Polls show Scots are almost evenly split for and against separation
Scotland wants independence from the UK
O UK will not accept the new referendum on the independence of Scotland, decided a British court this Wednesday, 23, complicating the plans of nationalist Prime Minister Nicola Sturgeon, who, however, refuses to give up. The authorization of such a consultation is “reserved” to the Parliament of the United Kingdom and, therefore, “the Scottish Parliament does not have the capacity to legislate” in this regard, said the president of the Supreme Court, Robert Reed, when reading a decision taken unanimously in just six weeks. The head of government, Rishi Sunak, said that this is a clear and definitive sentence and called for the Executives to work together in a “constructive and collaborative” way in a context of serious economic crisis in the United Kingdom. The Scottish Prime Minister, Nicola Sturgeon, declared herself “disappointed” with a decision that, in her opinion, “does not make the law, it only interprets it”. “We must and will find another democratic, legal and constitutional means by which the Scottish people can express their will,” she said. “In my opinion, it can only be an election,” she added, announcing that she would look for a way to turn the upcoming British parliamentary election, scheduled for January 2025 at the latest, into a “de facto referendum”. Polls show that Scots are almost evenly divided for and against secession from the UK.
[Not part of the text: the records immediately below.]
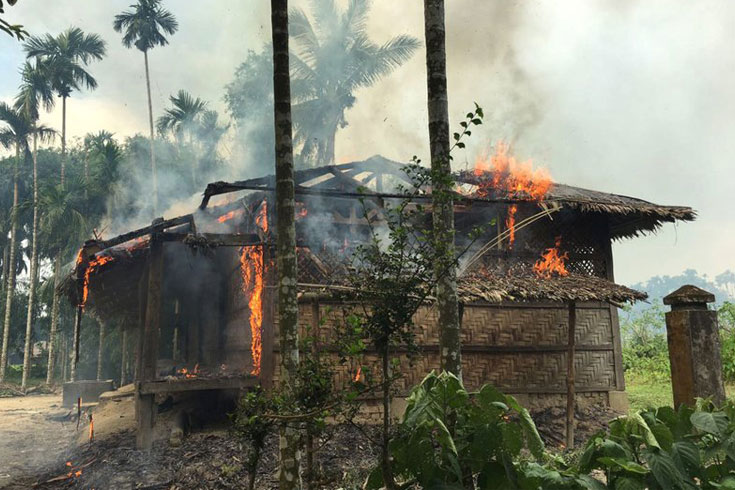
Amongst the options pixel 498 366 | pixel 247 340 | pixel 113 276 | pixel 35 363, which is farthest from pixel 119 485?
pixel 35 363

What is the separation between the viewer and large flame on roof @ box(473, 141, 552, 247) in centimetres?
1305

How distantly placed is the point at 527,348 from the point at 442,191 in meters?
8.36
The Scottish National Party (SNP), led by Sturgeon, who governs this British nation of 5.5 million people in the north of the United Kingdom, wants to organize a consultative vote on the question: “Should Scotland be an independent country?”. He has already set the date: October 19, 2023. But he says he wants “a legal referendum”, to avoid a conflict like the one experienced in Spain in 2017 due to the consultation held in Catalonia despite the ban by the Spanish Justice. The Central Executive in London categorically refuses, arguing that Scotland already organized a self-determination referendum in 2014 – 55% of Scots voted to remain in the UK, relying on the idea that they would stay in European Union, something that did not happen since the British left the bloc. British government lawyers argued in October that Scotland cannot act unilaterally on a matter that concerns the unity of the whole country. And the Supreme Court judges agreed with them. Saying he “respects” the decision, the British Minister for Scotland, Alister Jack, urged the Scottish Executive to turn the page and focus “on the matters that matter most”.